-------- DATASET

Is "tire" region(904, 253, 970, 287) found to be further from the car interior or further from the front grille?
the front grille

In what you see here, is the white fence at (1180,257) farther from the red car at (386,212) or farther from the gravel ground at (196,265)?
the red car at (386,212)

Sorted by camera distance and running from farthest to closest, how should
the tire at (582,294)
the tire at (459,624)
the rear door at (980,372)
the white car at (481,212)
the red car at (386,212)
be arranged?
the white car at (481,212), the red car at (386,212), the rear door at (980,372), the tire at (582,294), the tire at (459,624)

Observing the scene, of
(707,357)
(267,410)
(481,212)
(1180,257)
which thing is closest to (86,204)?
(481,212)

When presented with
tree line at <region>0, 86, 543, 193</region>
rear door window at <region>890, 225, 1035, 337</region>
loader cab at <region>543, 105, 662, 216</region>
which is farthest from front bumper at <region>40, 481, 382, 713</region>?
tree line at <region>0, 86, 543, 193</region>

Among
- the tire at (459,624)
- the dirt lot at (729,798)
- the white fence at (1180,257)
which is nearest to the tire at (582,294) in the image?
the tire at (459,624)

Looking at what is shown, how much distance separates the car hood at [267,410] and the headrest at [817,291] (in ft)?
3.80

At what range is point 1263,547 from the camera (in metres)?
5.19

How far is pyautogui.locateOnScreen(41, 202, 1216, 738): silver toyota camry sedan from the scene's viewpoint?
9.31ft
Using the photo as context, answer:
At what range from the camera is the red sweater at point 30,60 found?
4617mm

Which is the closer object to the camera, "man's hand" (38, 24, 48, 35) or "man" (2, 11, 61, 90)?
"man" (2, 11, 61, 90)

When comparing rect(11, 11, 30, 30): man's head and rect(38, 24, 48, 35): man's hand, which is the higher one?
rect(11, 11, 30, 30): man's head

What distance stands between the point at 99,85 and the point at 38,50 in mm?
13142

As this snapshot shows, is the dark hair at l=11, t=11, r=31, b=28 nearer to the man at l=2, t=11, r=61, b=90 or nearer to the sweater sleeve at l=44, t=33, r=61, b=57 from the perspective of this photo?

----------------

STATED EXERCISE - Reproduce the records in full, swapping "the white fence" for "the white railing" wherever it occurs and leaving everything else unchanged.

IN RESPONSE -
Is "tire" region(904, 253, 970, 287) found to be further from the car interior or further from the front grille?
the front grille

In what you see here, is the white railing at (1180,257) farther from the red car at (386,212) or farther from the gravel ground at (196,265)?
the red car at (386,212)

Sorted by camera distance and running from farthest to closest, how should
the tire at (582,294)
the tire at (459,624)
the rear door at (980,372)
the white car at (481,212)
the red car at (386,212)
be arranged?
the white car at (481,212), the red car at (386,212), the rear door at (980,372), the tire at (582,294), the tire at (459,624)

Observing the scene, of
(707,357)
(267,410)
(481,212)
(1180,257)
which thing is closest to (86,204)?
(481,212)

When presented with
tree line at <region>0, 86, 543, 193</region>
rear door window at <region>890, 225, 1035, 337</region>
loader cab at <region>543, 105, 662, 216</region>
which is farthest from front bumper at <region>40, 481, 382, 713</region>?
tree line at <region>0, 86, 543, 193</region>

Among
- the tire at (459,624)
- the dirt lot at (729,798)
- the white railing at (1180,257)
which is nearest to the tire at (582,294) in the image?
the tire at (459,624)

Looking at what is shown, how much distance separates the car hood at [267,410] and the headrest at [817,291] (in ft)?
3.80

At what range is point 1263,547 from the camera (in metres)?
5.19

How far is pyautogui.locateOnScreen(41, 202, 1216, 738): silver toyota camry sedan from the scene's viewpoint?
9.31ft
Using the photo as context, answer:
At what range from the camera is the red sweater at point 30,60 found?
4617mm

Which is the closer object to the camera, "man's hand" (38, 24, 48, 35) or "man" (2, 11, 61, 90)?
"man" (2, 11, 61, 90)

When comparing rect(11, 11, 30, 30): man's head and rect(38, 24, 48, 35): man's hand, which is the higher one?
rect(11, 11, 30, 30): man's head

What distance stands between the point at 99,85 and the point at 38,50 in mm?
13142

As this snapshot shows, is the dark hair at l=11, t=11, r=31, b=28 nearer to the man at l=2, t=11, r=61, b=90 or nearer to the sweater sleeve at l=44, t=33, r=61, b=57 from the perspective of this photo?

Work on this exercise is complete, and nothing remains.